Alles blickt nach Berlin. Die Erwartungen der Wirtschaft an die neue Bundesregierung sind hoch. Auch die Selbstständigen, insbesondere die Kleinst- und Soloselbstständigen, hoffen auf bessere Rahmenbedingungen und spürbare Entlastungen. Darüber – und über die Zusammenarbeit mit Steuerberatern – sprachen wir mit Max Hilgarth vom Verband der Gründer und Selbstständigen Deutschland e.V. (VGSD).

(Foto: © Hero Images / gettyimages)

Manuel Maurer:
Am 8. März 2025 haben Union und SPD die Ergebnisse ihrer Sondierungen vorgestellt. Sie beklagen, dass Selbstständige darin zu kurz kommen, man müsse sie geradezu mit der Lupe suchen. Was vermissen Sie konkret?

Max Hilgarth:
Für Selbstständige ist das Sondierungspapier enttäuschend. Gewünscht haben wir uns vor allem Rechtssicherheit für Auftragnehmer und -geber durch eine Reform des Statusfeststellungsverfahrens – eine Reform, die den Gesetzgeber kein Geld kostet. Zudem müsste dringend eine faire Bemessung der Sozialversicherungsbeiträge für Selbstständige erfolgen, die zu vergleichbaren Arbeitnehmern mindestens 20 Prozent mehr Beiträge zahlen, Arbeitgeberanteil berücksichtigt.

Außerdem braucht es in der neuen Regierung Beamte, die speziell für Solo- und Kleinstunternehmen zuständig sind und über entsprechende fachliche Kompetenz verfügen.

Wir vermissen seitens der Politik Wertschätzung und eine positive Erzählung von Gründung und Selbstständigkeit.

Manuel Maurer:
Umfangreicher widmet sich das Sondierungspapier der Fachkräftesicherung. Dabei sind es auch die Selbstständigen, die die Unternehmen unterstützen, jedoch mit zunehmendem Auftragsmangel und Preisdruck kämpfen. Wie hängt das zusammen? Misst die Politik hier mit zweierlei Maß?

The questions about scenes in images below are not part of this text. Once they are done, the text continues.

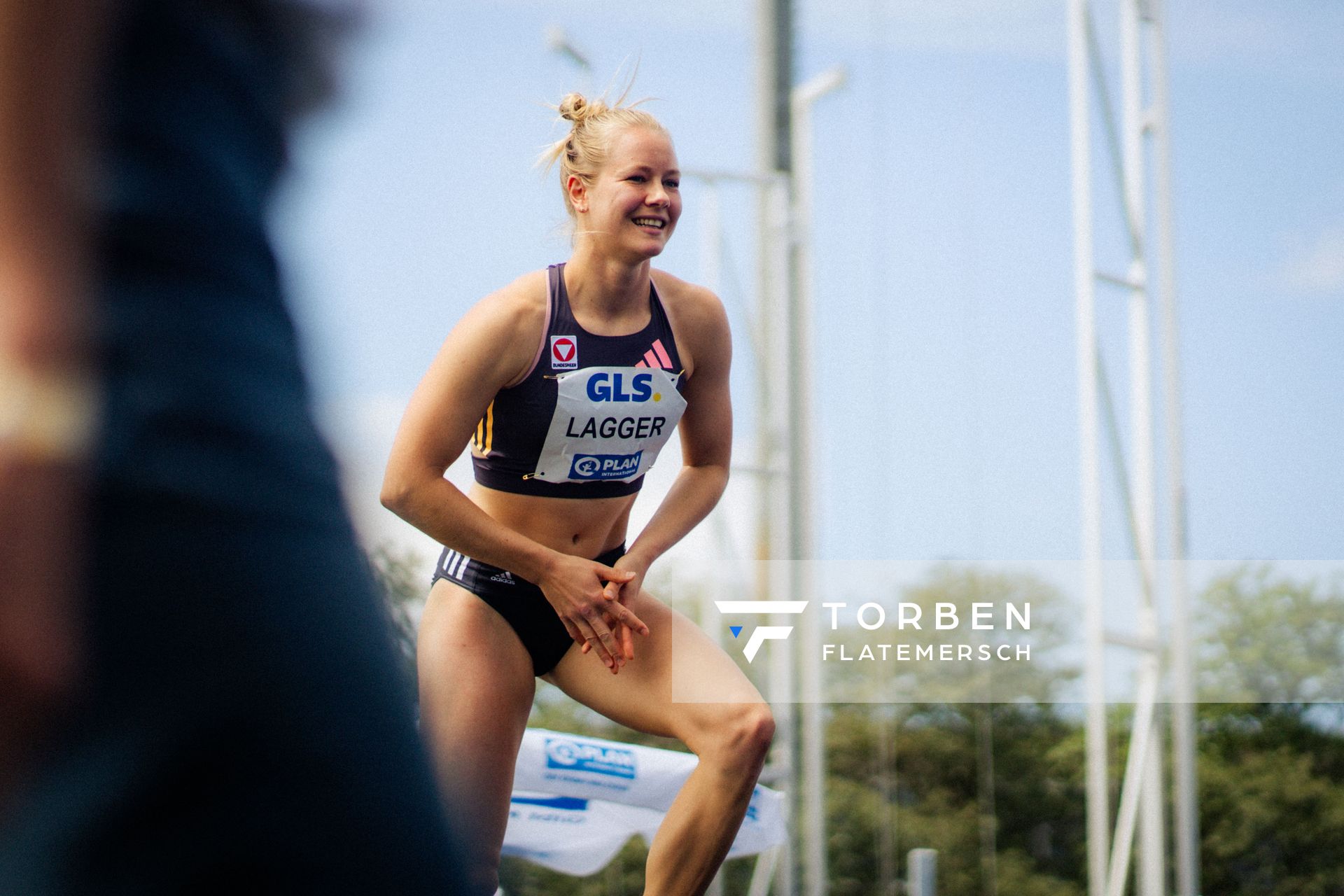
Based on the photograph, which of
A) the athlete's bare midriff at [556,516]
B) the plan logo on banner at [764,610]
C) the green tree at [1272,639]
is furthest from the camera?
the green tree at [1272,639]

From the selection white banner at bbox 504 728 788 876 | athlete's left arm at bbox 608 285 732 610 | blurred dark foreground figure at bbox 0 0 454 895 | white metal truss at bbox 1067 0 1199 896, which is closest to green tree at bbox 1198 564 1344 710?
white metal truss at bbox 1067 0 1199 896

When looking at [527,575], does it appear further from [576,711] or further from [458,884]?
[576,711]

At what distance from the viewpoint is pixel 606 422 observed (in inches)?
102

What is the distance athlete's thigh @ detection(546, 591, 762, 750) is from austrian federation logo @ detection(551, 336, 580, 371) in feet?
1.47

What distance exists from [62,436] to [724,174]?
206 inches

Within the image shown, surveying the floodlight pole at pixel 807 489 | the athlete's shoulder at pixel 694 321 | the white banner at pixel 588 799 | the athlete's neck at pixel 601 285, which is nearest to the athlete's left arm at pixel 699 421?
A: the athlete's shoulder at pixel 694 321

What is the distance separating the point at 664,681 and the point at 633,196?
0.89 metres

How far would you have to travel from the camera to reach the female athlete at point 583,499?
2.47 m

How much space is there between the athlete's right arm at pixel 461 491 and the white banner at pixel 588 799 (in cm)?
196

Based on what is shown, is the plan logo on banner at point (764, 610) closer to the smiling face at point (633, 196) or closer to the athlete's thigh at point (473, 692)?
the athlete's thigh at point (473, 692)

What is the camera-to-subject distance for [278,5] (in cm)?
58

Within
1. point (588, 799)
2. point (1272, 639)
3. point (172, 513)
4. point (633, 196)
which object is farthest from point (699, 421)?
point (1272, 639)

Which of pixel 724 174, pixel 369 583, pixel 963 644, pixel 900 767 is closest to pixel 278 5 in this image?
pixel 369 583

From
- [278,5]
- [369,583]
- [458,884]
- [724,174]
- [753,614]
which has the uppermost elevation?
[724,174]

Foto: Max Hilgarth, Geschäftsführer beim VGSD (© Fotograf: Thomas Wieland)

Max Hilgarth:
Auch Selbstständige sind Fachkräfte. Als Wissensarbeiter sind wir unverzichtbar für die Digitalisierung und Transformation von Staat und Wirtschaft. Selbstständige spezialisieren sich, werden seltener krank, bilden sich eigenverantwortlich fort und tragen dieses Wissen in Unternehmen und auch Behörden. Ohne externe Unterstützung könnten die meisten innovativen Projekte nicht umgesetzt werden.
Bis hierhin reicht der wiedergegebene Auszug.